En revoyant en pensée le Loango se faufiler, l’air craintif, à travers les villages, le long des ravins, un peu comme s’il voulait passer inaperçu, il me vient un remords. J’ai dit qu’il était timide devant le danger, mais je n’ai pas ajouté qu’il était excusable. Il l’est d’autant plus qu’une partie des risques, courus pendant son voyage, résultent des tentations qui se sont offertes à lui dès le début de sa route. Ces tentations sont grandes ; il ne sait pas y résister. Si son courage est faible, sa vertu est fragile.

Qui dira jamais l’odyssée du Loango sur cette route de Brazzaville ? Qui rendra ses tribulations ? Qui chantera le dévouement, l’abnégation, la force de caractère, et la sobriété du porteur déposant sa charge à destination ?

A peine est-il parti de Loango qu’il pénètre dans la forêt du Mayombe, la terrible région du Mayombe qui réunit les difficultés de la montagne et celles de la forêt équatoriale ; le voilà qui escalade des pics, qui descend dans le fond des ravins, qui.franchit des torrens, sa longue moutète s’insinue à travers les lianes, se glisse sous les arbres écroulés ; ses pieds s’agrippent aux cailloux, aux racines… enfin il arrive à un village, il va se reposer ! Il se reposera trop bien ! car dans ce village, comme dans tous ceux que le Mayombe lui offrira, tout sera mis en œuvre pour l’arrêter, c’est-à-dire pour lui faire dépenser les cortades d’étoffe, avances sur le paiement final, destinées à assurer sa subsistance jusqu’à Brazzaville.

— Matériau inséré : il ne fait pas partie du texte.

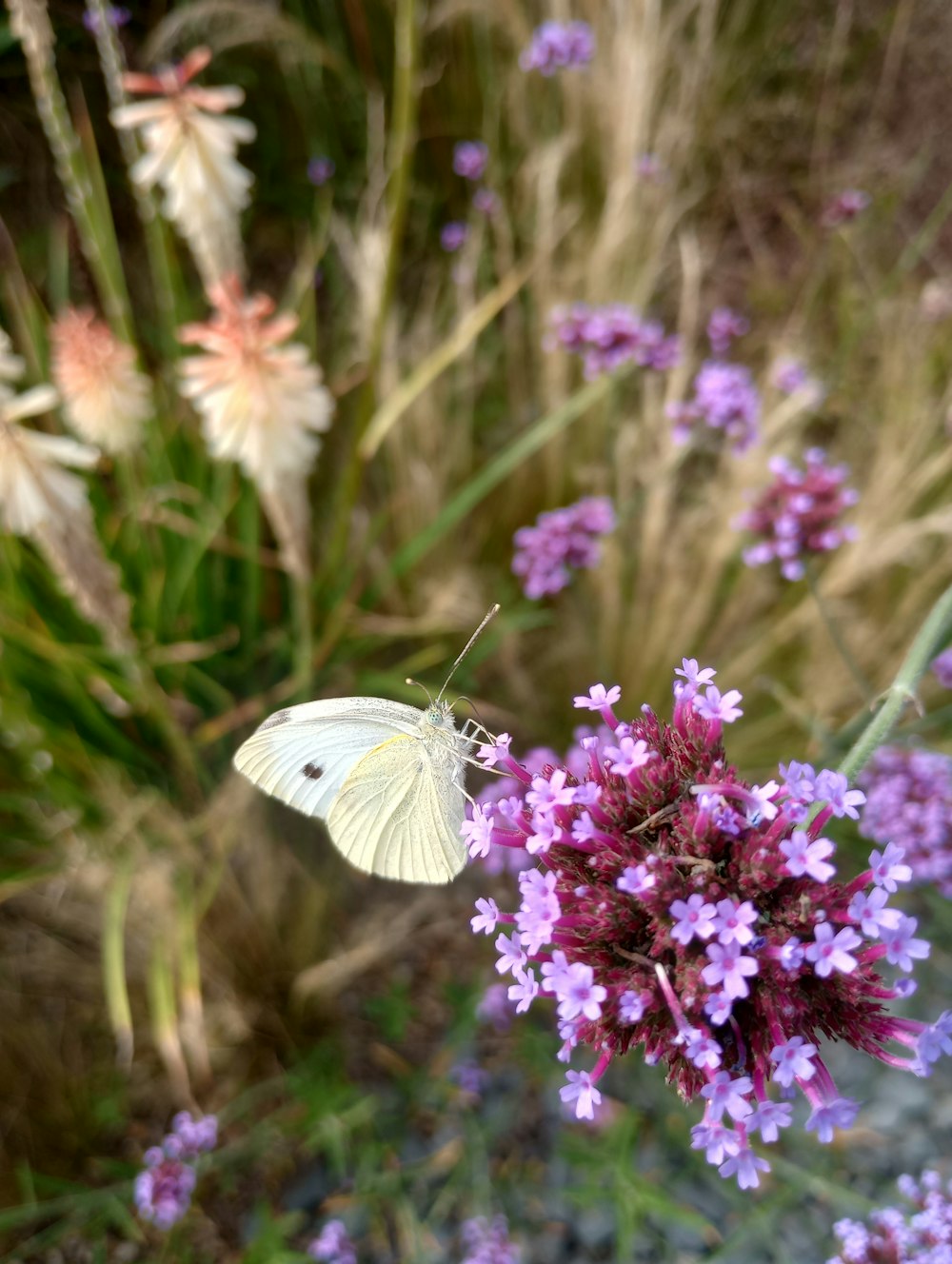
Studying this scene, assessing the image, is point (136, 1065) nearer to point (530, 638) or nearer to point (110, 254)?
point (530, 638)

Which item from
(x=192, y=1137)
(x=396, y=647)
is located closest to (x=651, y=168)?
(x=396, y=647)

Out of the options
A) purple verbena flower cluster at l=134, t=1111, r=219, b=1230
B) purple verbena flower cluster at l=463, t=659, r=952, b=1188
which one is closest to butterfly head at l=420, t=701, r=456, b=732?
purple verbena flower cluster at l=463, t=659, r=952, b=1188

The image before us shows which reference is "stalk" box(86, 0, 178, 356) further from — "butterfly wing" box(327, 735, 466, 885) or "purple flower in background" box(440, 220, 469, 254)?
"butterfly wing" box(327, 735, 466, 885)

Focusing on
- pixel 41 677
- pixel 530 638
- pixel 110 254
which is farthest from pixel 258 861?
pixel 110 254

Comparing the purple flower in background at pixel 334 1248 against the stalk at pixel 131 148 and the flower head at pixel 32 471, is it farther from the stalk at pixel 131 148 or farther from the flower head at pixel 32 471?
the stalk at pixel 131 148

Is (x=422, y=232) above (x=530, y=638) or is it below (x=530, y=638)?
above

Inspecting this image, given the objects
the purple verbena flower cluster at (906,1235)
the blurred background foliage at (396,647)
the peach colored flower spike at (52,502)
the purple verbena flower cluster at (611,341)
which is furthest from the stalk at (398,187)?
the purple verbena flower cluster at (906,1235)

La musique, la bonne chère, les femmes, toutes les tentations des sens, de l’estomac et du cœur se dresseront devant lui.

Mais mon Loango possède une vertu à toute épreuve, du moins je veux le supposer ; il résiste, et, vrai saint Antoine, il sort du Mayombe sans avoir succombé. Il s’engage, entre le poste de Loudima et celui de Kimbédi, dans le pays Bakamba. Ici, la spéculation revêt un caractère moins affable. Le Bakamba frappe au ventre sans pitié : il refuse de vendre. Il s’estime ainsi parfait honnête homme, c’est son droit de ne pas vendre. Malheureusement, son honnêteté est légèrement usuraire, il n’exerce ce droit qu’en vue de réaliser de sérieux bénéfices sur des échanges fructueux.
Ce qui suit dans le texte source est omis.